In addition, one can create a gun trust to allow for the use of Title II firearms by multiple people.
Generally, a Title II firearm can only be used by the person to whom it is registered and no one else – violation of this law is a felony! But with a gun trust, multiple parties can use the Title II firearm provided that each user is a co-trustee of the gun trust and goes through the same required background check and identification requirements through the federal and state authorities.
In addition, a gun trust would be helpful if there are members of your family who should not own a firearm. Maryland law disqualifies certain persons from possessing a firearm (regardless of what type of weapon they are under the NFA). A person may not own a firearm if the person:
- Has been convicted of a disqualifying crime (crime of violence);
- Has been convicted of a violation classified as a common law crime and received a term of imprisonment of more than two years;
- Is a fugitive from justice
- Is a habitual drunkard
- Is addicted to a controlled dangerous substance or is a habitual user
- Suffers from a mental disorder
- Has been found incompetent to stand trial
- Has been found not criminally responsible by reason of insanity
- Has been Voluntarily Admitted for more than 30 consecutive days
- Is under a guardianship
- Has a civil protective order entered
- Is under the age of 30 and as a juvenile committed a disqualifying crime, such as a felony or a crime of violence.

STATED PROBLEM 1:
In the gun trust excerpt, how long must a voluntary admission last to disqualify a person from owning a firearm under Maryland law?
STATED PROBLEM 2:
Extract from the gun trust excerpt the passage starting with "Generally, a Title" and going on through "and state authorities.", copying it word for word.
The material after the gun trust excerpt has no role here.

MATERIAL SUPPLIED:
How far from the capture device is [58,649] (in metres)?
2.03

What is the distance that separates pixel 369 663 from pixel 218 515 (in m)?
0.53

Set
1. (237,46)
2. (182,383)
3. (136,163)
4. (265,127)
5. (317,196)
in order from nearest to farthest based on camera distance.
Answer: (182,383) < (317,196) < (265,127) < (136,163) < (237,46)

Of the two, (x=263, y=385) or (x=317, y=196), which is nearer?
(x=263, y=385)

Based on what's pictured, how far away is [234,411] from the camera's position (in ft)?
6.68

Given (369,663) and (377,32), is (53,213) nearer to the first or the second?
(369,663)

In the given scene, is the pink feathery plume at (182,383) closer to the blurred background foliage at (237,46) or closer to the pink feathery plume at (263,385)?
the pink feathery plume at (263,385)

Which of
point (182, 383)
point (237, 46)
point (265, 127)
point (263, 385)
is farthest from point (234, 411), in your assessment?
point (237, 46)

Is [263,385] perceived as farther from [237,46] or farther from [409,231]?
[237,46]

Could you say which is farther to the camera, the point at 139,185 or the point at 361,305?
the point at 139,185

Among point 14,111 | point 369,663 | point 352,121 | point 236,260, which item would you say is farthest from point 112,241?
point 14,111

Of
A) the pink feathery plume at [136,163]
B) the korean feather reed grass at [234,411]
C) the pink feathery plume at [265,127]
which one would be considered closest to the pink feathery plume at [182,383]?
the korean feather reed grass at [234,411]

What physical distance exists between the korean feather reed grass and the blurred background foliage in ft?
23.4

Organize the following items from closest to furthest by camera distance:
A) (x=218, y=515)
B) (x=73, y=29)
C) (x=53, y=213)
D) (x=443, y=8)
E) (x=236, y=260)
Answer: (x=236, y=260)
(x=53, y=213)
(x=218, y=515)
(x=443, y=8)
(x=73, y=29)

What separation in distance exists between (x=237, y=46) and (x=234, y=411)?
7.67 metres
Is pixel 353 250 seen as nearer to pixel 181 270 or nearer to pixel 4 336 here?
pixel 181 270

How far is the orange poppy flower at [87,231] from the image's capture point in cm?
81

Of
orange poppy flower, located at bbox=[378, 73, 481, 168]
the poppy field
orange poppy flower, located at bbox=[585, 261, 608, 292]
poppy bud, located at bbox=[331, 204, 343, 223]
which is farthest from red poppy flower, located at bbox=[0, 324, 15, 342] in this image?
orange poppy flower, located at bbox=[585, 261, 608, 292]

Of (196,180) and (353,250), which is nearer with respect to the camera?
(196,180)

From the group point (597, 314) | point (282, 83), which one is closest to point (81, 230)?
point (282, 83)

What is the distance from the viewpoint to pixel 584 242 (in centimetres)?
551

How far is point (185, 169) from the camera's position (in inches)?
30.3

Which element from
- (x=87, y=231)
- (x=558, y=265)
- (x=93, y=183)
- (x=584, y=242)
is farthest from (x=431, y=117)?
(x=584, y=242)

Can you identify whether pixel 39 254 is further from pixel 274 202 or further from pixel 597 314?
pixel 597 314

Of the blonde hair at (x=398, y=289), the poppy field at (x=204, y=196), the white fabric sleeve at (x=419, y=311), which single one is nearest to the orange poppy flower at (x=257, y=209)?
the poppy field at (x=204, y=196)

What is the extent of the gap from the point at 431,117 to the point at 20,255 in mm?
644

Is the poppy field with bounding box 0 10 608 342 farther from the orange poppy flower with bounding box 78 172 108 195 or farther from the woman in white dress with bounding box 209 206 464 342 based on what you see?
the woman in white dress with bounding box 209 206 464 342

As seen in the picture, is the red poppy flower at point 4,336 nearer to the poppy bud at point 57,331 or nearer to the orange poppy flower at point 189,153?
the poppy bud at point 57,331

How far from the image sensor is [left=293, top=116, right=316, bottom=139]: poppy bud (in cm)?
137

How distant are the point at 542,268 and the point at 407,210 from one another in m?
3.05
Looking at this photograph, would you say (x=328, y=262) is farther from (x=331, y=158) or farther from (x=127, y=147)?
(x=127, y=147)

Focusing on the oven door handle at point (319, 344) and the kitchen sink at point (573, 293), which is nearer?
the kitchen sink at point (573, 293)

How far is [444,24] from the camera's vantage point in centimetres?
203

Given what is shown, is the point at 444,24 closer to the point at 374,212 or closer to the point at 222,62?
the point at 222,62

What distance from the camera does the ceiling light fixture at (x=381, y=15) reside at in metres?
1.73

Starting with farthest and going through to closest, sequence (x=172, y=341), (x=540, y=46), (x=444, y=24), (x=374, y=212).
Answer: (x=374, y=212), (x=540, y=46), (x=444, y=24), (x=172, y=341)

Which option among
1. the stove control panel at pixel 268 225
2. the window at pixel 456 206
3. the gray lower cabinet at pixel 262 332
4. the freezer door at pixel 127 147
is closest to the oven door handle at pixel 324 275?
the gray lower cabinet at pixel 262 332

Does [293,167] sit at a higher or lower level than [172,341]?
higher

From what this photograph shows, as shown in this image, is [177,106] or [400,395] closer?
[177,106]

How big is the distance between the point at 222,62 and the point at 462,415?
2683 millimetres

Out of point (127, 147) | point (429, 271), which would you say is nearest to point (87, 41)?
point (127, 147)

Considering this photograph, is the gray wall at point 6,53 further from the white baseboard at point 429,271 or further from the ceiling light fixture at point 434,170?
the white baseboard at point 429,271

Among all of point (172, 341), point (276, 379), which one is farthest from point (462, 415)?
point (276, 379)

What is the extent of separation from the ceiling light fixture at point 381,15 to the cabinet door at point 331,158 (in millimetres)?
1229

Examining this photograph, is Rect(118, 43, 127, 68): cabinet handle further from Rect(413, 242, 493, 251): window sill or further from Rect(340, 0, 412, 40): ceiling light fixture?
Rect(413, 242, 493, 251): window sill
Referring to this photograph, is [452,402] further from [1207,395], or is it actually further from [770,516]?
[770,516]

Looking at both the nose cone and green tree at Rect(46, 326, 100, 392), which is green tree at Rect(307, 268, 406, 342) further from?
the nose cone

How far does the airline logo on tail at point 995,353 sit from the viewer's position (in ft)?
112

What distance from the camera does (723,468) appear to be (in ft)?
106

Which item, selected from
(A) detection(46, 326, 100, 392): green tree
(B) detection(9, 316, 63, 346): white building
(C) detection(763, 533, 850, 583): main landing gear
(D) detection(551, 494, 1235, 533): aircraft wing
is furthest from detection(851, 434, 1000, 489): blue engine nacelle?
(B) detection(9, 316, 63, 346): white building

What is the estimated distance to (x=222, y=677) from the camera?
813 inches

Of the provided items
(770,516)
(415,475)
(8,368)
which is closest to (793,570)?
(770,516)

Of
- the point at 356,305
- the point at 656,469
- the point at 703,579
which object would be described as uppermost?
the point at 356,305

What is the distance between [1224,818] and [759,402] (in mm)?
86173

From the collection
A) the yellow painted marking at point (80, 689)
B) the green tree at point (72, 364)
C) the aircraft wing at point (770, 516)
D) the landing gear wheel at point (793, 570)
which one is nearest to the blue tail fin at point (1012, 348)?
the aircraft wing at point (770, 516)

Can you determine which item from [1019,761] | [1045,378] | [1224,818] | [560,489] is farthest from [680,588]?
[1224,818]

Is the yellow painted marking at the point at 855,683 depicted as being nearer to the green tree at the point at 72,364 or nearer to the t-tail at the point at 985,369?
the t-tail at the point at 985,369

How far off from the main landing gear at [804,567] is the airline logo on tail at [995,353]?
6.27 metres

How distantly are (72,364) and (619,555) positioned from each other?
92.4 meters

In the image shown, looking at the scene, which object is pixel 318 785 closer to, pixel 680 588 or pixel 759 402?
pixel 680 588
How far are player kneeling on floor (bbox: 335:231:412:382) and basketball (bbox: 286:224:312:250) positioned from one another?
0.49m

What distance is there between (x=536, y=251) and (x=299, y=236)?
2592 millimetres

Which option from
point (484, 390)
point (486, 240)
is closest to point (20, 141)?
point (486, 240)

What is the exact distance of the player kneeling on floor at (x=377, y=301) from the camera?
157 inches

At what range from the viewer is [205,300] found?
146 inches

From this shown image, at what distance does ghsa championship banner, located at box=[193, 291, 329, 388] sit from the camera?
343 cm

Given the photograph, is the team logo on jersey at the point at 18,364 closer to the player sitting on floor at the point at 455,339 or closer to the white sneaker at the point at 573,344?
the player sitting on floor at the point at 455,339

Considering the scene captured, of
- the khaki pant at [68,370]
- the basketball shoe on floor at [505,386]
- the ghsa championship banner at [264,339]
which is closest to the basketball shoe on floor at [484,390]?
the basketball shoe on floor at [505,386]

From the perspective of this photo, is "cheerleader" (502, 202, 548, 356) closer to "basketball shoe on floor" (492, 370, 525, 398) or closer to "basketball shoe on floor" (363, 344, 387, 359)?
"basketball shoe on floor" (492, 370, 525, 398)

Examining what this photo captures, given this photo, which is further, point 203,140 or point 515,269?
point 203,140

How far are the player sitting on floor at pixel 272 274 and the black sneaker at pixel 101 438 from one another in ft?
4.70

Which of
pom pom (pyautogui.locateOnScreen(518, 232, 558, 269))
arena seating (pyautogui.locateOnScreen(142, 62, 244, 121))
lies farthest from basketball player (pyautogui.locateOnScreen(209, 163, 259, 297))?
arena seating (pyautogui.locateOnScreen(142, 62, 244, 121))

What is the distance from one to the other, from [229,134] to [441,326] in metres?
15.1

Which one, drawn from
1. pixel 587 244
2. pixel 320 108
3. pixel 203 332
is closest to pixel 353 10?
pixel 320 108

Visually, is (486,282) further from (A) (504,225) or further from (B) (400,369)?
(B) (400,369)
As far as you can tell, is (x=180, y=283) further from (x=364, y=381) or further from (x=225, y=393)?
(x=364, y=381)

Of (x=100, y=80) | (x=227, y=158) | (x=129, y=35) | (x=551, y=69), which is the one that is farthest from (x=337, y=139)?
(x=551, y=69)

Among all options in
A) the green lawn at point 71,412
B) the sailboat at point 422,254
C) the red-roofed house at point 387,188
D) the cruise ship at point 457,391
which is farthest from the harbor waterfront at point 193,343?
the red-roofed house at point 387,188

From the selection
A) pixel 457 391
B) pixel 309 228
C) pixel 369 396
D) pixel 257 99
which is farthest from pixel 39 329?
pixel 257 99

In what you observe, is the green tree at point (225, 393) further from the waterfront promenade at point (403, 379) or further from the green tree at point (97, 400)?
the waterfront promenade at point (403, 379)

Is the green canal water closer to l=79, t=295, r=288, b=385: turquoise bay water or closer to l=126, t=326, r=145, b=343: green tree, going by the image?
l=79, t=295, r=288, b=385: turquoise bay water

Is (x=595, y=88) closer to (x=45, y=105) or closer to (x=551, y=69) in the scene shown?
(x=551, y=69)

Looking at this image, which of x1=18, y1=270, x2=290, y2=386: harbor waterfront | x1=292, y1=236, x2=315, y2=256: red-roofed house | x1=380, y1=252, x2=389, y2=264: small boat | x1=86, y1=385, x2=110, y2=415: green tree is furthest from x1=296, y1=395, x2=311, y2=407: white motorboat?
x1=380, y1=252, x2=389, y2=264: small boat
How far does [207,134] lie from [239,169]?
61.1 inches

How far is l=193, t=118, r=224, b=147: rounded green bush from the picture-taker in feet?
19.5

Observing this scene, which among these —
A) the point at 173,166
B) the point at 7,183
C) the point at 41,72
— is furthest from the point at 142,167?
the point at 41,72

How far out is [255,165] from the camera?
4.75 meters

TASK SOLUTION 1:
More than 30 consecutive days.

TASK SOLUTION 2:
Generally, a Title II firearm can only be used by the person to whom it is registered and no one else – violation of this law is a felony! But with a gun trust, multiple parties can use the Title II firearm provided that each user is a co-trustee of the gun trust and goes through the same required background check and identification requirements through the federal and state authorities.